Although I am currently in a situation wherein the relevance of this line of questioning is probably going to become significant to me in the pretty near future, I’m not actually asking for advice here. I’m actually more just curious as to how this supposed process actually operates. The claim is that a woman who is in a long-term relationship with a right-wing man will become more right-wing herself over time. How does this work? Is this only true of women who did not express a strong political worldview before the start of the relationship? If the woman did have progressive opinions before the relationship, will she end up explicitly repudiating those opinions later on? (i.e. “I was wrong about that, and you were right. I can’t believe I ever believed that!”) Or will it just be a more subtle shift over time, with the woman beginning to express right-wing opinions and either not noticing or not acknowledging the way in which these opinions contradict her earlier views? Does the shift reflect a genuine change of worldview within the woman’s mind, or is it merely a change in the views which she verbally expresses? (The really alarming and potentially blackpilling answer would be “There is no difference between those two things.”) Also, is this shift only sustainable if the woman does not have a larger social sphere of women who will reinforce progressive views and thus act as a countervailing force against the influence of the husband?

I realize that this is a series of questions and that the subject matter might be too broad for the “Small-Scale Questions Thread”, but it doesn’t seem to be appropriate for the Culture War thread either.

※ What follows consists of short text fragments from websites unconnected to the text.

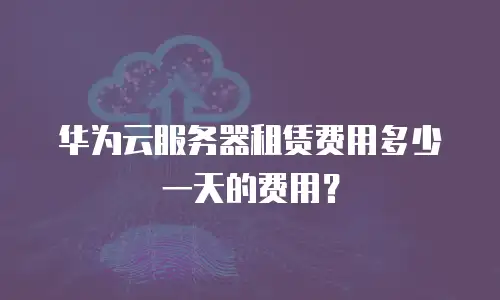 华为云服务器租赁费用多少一天的费用？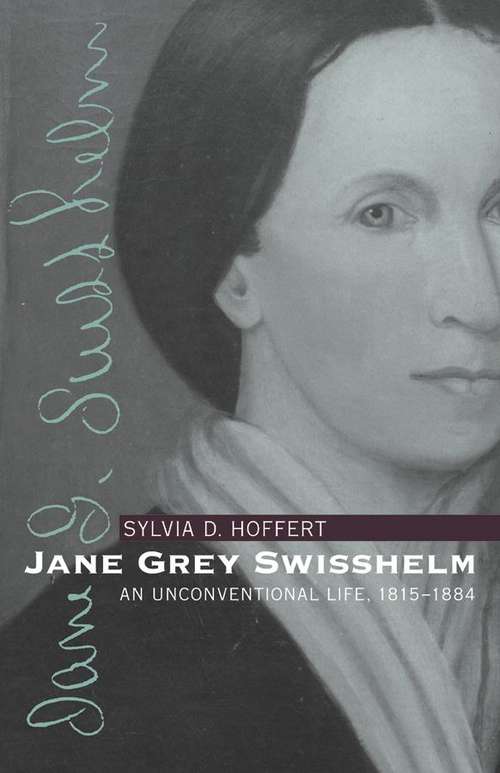 Book cover of Jane Grey Swisshelm: An Unconventional Life, 1815-1884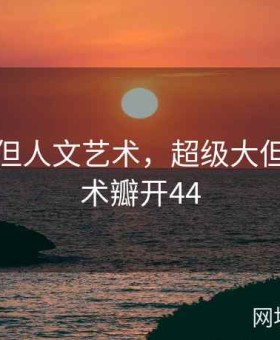 超级大但人文艺术，超级大但人文艺术瓣开44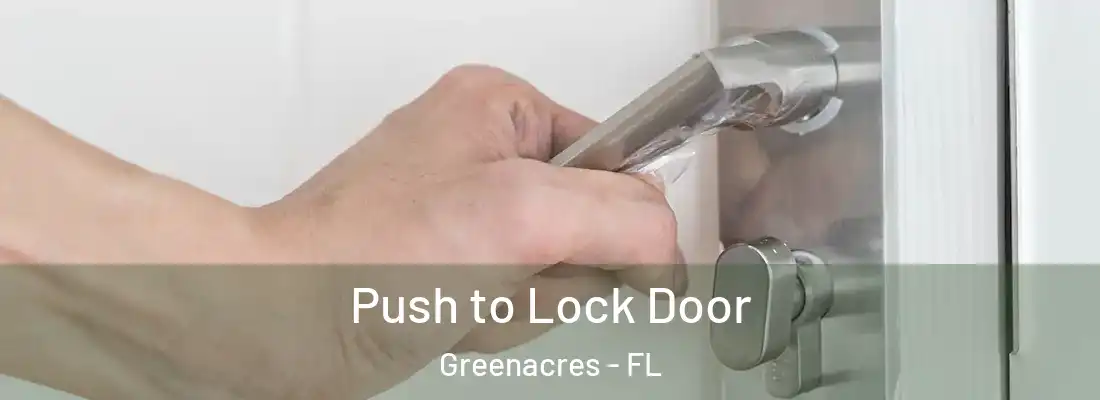  Push to Lock Door Greenacres - FL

Still, it’s tough for me to wrap my head around the idea that most adult women’s beliefs are malleable to that extent

Maybe you interact with a lot of smart women? E.g. a less extreme version of cloudheadedtranshumanist's post where he didn't see many psychological differences between men and women because he was 'socialized in rationalist group houses'.

There's a hierarchy of persuadability, anyway. 99% of people are uncritically receptive to opinions held by all of their peers and people of higher status since birth. Probably 80% would be swayed in the same way at around age 20-25. A still-significant minority are the kind of person who, over a period of months, just absorbs whatever their friends or partner believe. It's stronger in women, but present in both men and women. (There are probably differences in the process by which it happens in women vs men too)

Also, for every 'i am far-right and my wife slowly became a far-right' story', theres a 'my wife broke up with me because i was a nazi' story. Most of those are in practice 'putting the values of the overall group ahead of the values of the partner' rather than any form of personal strong convictions.

But if you put all of that together, it doesn't seem that surprising anymore.

I realize that this is a series of questions and that the subject matter might be too broad for the “Small-Scale Questions Thread”, but it doesn’t seem to be appropriate for the Culture War thread either.

I often want to post something for the motte audience, but it really doesn't fit into the CWR and isn't a 'wellness', a 'small-scale question', or a 'fun', so I just don't. Most recently is this (nonfiction, account of a murder among some homeless people).

Also, for every 'i am far-right and my wife slowly became a far-right' story', theres a 'my wife broke up with me because i was a nazi' story.

Right, this is precisely how my last relationship ended - and this is with me substantially concealing the full extent of my real views - which is the main reason why I’m so dubious. To defend the original proposition, though, it’s also true that the relationship had other issues, and that perhaps if our relationship had otherwise been going perfectly, the political issue wouldn’t have been such a deal-breaker.